> Document extract

· · · · · · ·

A review by jakeyjake
The Work of Art in the Age of Its Technological Reproducibility, and Other Writings on Media by Walter Benjamin

The title essay, written in Germany during Nazi rule in 1935, with its main criticism art reproduced hash lost its 'aura', feels a bit crotchety to our modern internet-baked sensibilities. So little of the art I consume is direct-from-the-artist.

Walter Benjamin isn't just being grumpy, however. He chronicles art from the earliest human stage with cave paintings made for their 'cult' value, then through to the beginnings of mechanical reproducibility. Wood blocks, lithography, the printing press for the written word. And then to photography, of which he asks, 'whether the very invention of photography had not transformed the entire nature of art.'

Much of the rest of the essay deals with photography and film, with actors acting not for humans in a linear manner, but for lenses and in a most-convenient-to-film scene-by-scene order. He asserts that there is something essential lost in this transmutation, and yet he also seems to exalt film over past art for their ability to represent reality to the viewer. 'Thus, for contemporary man the representation of reality by the film is incomparably more significant than that of the painter, since it offers, precisely because of the thoroughgoing permeation of reality with mechanical equipment, an aspect of reality which is free of all equipment. And that is what one is entitled to ask from a work of art.'

There's something to be said for the political bent of this essay (something about the line, 'All efforts to render politics aesthetic culminate in one thing: war.') but I'll leave others to say it.

· · · · · · ·

> Problems to solve
a – According to the review of Walter Benjamin's essays, what earliest form of art does Benjamin begin his chronicle with?
b – In the review of Walter Benjamin's essays, copy the passage from "The title essay, written" to "consume is direct-from-the-artist.", swapping "Germany" for "Europe".
The rows after this point are not needed.

· · · · · · ·

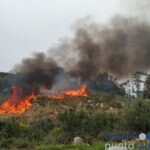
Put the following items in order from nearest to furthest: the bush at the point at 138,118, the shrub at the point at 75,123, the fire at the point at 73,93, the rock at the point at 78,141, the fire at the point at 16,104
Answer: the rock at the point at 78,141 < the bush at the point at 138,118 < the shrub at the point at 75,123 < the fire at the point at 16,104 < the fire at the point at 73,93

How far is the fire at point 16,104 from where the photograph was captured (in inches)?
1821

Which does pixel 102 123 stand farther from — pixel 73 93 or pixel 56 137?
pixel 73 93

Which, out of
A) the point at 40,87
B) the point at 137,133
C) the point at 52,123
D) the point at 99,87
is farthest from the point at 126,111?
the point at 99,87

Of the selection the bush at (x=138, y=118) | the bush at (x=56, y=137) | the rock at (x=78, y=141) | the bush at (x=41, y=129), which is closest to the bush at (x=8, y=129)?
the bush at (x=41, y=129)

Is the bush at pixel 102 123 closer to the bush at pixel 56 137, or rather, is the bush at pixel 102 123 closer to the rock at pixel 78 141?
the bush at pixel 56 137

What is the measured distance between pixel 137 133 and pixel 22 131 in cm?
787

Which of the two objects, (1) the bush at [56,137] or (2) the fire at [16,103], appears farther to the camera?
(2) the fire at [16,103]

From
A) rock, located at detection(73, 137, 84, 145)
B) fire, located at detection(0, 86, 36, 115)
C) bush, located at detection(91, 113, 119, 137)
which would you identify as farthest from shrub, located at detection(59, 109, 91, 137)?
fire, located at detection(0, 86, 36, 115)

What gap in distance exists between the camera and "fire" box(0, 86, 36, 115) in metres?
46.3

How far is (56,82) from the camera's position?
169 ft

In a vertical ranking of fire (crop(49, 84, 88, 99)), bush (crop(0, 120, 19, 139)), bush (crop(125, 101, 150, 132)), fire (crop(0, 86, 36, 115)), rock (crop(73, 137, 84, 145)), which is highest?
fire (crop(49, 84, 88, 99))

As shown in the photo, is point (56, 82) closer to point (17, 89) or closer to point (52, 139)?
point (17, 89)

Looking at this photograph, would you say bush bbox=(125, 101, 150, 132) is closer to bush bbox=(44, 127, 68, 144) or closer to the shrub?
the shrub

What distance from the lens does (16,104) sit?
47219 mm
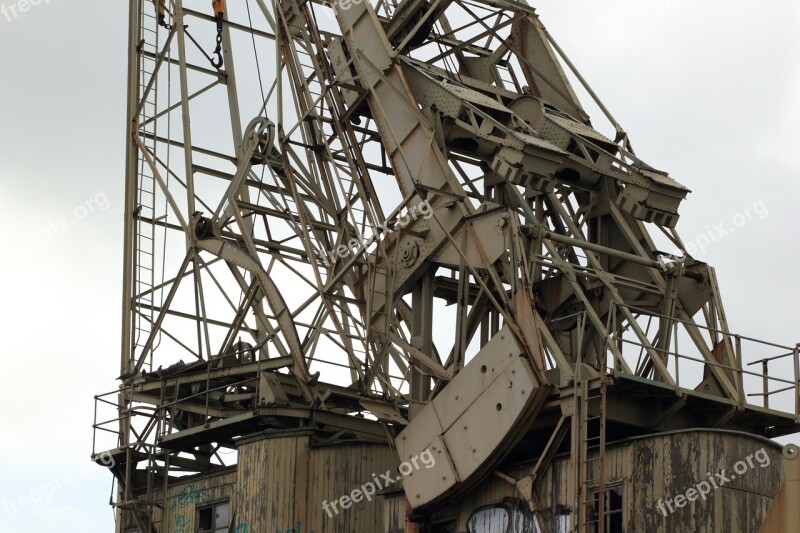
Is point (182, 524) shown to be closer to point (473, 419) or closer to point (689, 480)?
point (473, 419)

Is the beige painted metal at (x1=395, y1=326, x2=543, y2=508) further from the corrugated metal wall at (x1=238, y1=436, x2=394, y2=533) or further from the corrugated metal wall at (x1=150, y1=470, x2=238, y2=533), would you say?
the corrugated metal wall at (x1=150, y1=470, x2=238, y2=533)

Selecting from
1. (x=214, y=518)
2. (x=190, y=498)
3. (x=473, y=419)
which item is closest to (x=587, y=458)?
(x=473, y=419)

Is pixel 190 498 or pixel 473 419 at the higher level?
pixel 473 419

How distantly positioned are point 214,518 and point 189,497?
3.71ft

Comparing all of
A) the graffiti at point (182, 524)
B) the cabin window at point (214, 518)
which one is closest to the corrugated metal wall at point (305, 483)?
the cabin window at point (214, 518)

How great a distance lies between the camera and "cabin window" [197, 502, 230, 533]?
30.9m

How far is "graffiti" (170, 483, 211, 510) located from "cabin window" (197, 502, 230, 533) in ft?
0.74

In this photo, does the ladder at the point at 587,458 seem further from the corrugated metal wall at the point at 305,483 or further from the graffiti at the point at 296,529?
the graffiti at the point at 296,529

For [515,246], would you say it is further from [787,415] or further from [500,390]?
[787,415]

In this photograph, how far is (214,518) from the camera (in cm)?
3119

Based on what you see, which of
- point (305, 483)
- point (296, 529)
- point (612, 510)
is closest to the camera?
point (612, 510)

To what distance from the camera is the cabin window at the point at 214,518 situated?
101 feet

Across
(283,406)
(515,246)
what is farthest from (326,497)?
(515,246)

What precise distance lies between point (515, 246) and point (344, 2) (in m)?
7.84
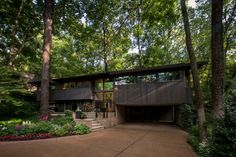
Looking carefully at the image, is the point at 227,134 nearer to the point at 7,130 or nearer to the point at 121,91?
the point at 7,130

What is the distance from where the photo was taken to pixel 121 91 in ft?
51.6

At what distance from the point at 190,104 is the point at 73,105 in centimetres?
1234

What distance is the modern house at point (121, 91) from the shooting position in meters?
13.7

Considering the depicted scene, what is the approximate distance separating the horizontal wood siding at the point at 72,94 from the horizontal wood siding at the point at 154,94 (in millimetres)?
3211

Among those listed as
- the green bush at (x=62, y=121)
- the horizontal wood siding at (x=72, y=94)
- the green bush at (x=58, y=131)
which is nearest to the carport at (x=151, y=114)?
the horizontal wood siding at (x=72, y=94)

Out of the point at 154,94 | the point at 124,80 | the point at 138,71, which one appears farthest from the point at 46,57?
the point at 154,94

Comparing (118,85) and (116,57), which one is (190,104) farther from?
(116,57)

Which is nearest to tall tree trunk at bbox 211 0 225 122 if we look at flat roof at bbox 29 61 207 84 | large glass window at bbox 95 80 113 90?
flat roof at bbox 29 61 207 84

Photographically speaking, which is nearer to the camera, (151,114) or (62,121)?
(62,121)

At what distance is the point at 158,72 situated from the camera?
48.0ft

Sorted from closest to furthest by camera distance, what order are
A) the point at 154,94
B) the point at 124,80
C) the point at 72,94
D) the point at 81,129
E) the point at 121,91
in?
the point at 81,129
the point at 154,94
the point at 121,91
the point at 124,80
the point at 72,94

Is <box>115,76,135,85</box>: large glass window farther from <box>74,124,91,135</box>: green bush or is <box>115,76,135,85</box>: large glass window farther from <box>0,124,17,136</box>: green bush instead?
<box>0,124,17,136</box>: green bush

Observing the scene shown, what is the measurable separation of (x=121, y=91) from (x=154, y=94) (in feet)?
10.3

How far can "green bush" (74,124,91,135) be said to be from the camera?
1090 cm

· · · · · · ·

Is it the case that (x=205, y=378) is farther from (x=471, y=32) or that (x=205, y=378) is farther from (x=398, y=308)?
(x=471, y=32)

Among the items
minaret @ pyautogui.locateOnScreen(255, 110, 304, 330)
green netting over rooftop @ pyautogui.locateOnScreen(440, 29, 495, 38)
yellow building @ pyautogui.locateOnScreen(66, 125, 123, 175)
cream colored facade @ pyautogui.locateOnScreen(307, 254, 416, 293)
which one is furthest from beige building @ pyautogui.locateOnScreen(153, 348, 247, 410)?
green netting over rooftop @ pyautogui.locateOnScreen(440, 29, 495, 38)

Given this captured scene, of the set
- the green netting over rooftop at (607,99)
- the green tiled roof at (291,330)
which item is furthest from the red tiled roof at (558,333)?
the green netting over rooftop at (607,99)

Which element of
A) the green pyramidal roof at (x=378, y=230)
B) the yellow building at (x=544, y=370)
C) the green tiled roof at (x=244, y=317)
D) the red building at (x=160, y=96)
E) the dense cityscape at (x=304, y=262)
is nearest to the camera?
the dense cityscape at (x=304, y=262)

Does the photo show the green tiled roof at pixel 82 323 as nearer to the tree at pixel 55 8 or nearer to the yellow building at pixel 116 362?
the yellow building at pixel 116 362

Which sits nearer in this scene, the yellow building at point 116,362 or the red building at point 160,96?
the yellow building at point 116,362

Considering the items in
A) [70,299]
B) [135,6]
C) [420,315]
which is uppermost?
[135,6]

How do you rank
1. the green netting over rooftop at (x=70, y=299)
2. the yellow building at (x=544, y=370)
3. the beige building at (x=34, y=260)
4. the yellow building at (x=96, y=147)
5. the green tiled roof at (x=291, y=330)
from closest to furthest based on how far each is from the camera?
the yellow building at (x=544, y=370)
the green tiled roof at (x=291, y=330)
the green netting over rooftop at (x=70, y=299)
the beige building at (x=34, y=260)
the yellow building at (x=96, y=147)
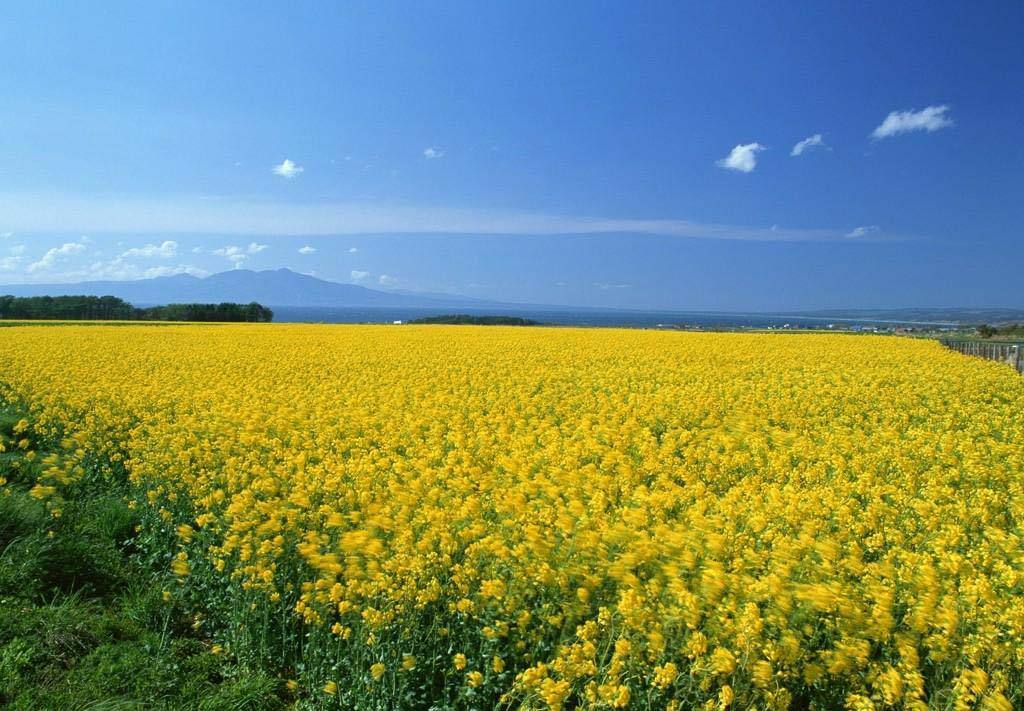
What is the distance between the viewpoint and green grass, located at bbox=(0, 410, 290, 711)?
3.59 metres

· · · · · · ·

> Answers
a – Cave paintings made for their "cult" value.

b –
The title essay, written in Europe during Nazi rule in 1935, with its main criticism art reproduced hash lost its 'aura', feels a bit crotchety to our modern internet-baked sensibilities. So little of the art I consume is direct-from-the-artist.